[Work required]: Return the part of the passage about the film Animal word for word, from "Hello and happy" to "week’s movie: Animal.".

[Supplied passage]:

--- START ---

Hello and happy February! Look at this, a month went by. In any case, I decided to dedicate an evening this week to Animal at last – here are my thoughts on the two hundred minutes I devoted to this film.
This week’s movie: Animal.
Perhaps it’s useful to think of Animal as the anti-Kabhi Khushi Kabhie Gham. Director and writer Sandeep Reddy Vanga’s film follows similar beats – a disgraced son leaves the family home, only to return years later to seek his father’s approval. The son hero-worships the father, even when and after the father spurns him. But where K3G was ‘all about loving your parents’, Reddy Vanga’s Animal is all about avenging your father against every conceivable odd.

--- END ---

[Data under study]:
--- START ---

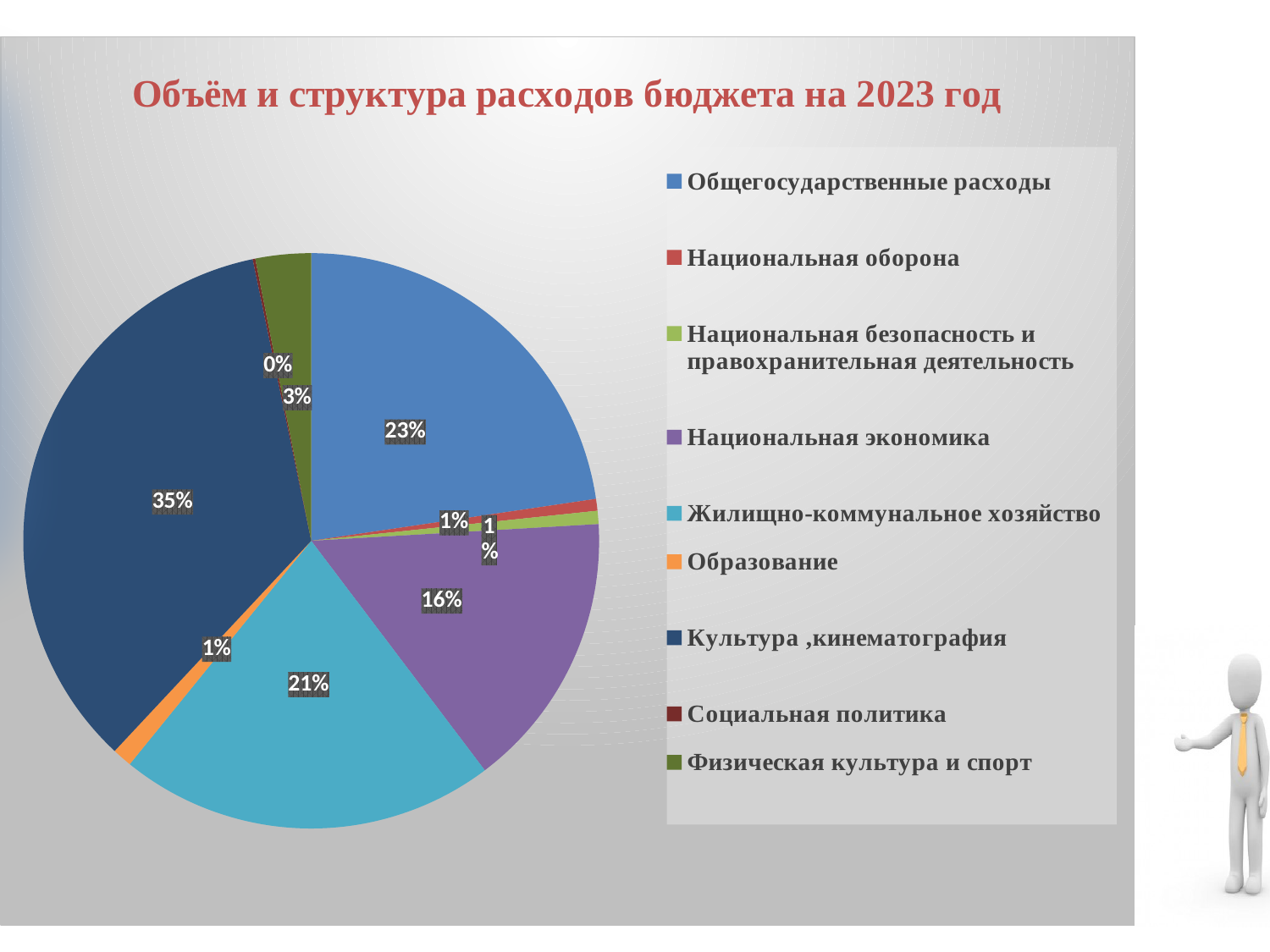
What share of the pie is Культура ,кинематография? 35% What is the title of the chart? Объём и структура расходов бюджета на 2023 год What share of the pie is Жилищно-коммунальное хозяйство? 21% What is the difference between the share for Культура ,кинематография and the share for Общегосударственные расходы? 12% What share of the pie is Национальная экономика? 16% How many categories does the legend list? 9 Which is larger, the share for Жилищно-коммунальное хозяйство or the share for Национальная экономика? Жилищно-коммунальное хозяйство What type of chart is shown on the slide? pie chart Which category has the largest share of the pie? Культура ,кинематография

--- END ---
--- START ---

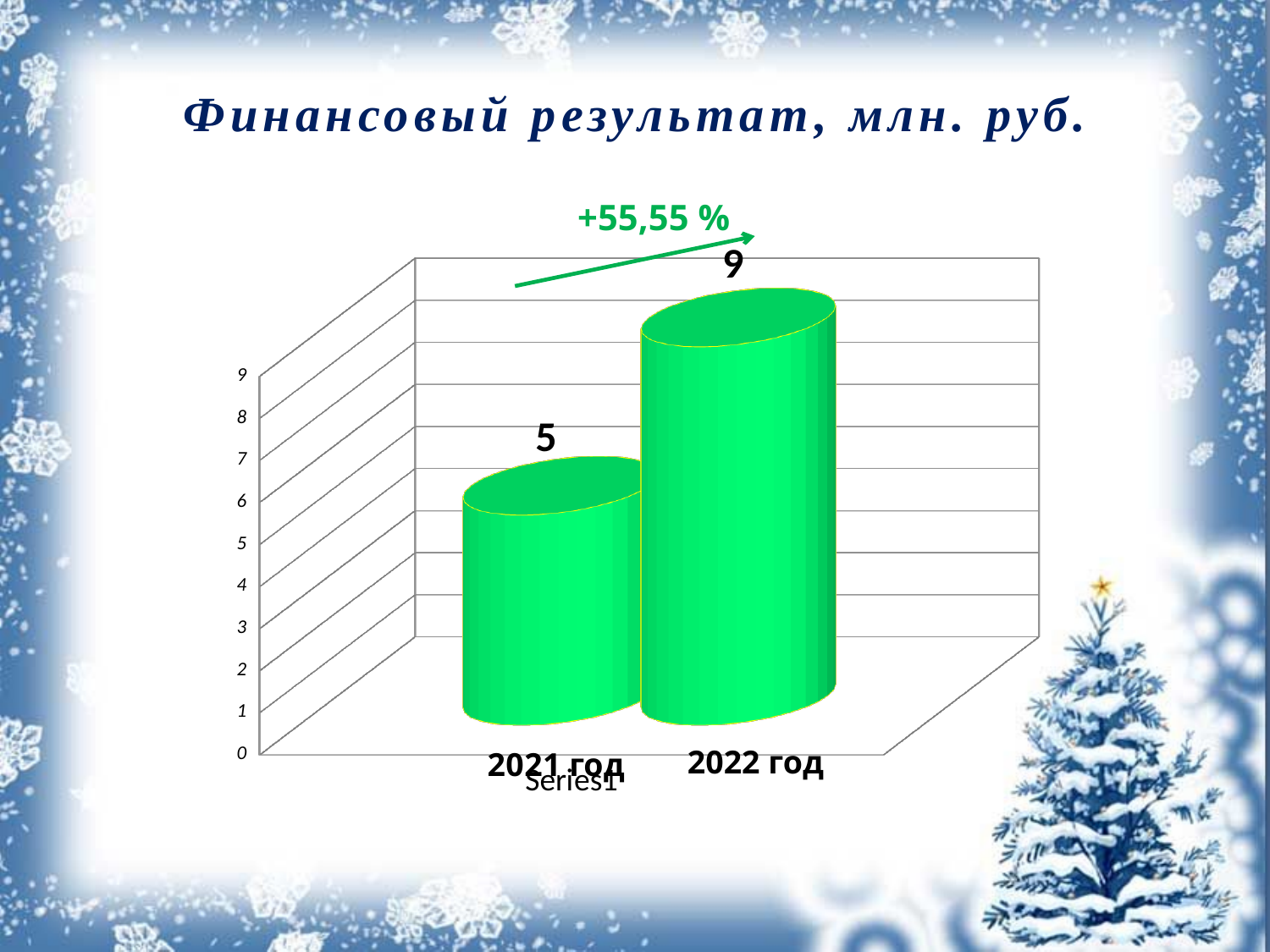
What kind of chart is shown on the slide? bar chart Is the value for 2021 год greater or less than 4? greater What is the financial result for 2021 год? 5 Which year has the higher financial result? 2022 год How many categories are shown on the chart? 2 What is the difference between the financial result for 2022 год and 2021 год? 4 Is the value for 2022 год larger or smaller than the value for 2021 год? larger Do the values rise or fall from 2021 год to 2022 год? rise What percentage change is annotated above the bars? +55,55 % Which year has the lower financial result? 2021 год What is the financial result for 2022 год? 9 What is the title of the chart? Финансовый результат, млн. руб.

--- END ---

[Result of this exercise]:
Hello and happy February! Look at this, a month went by. In any case, I decided to dedicate an evening this week to Animal at last – here are my thoughts on the two hundred minutes I devoted to this film.
This week’s movie: Animal.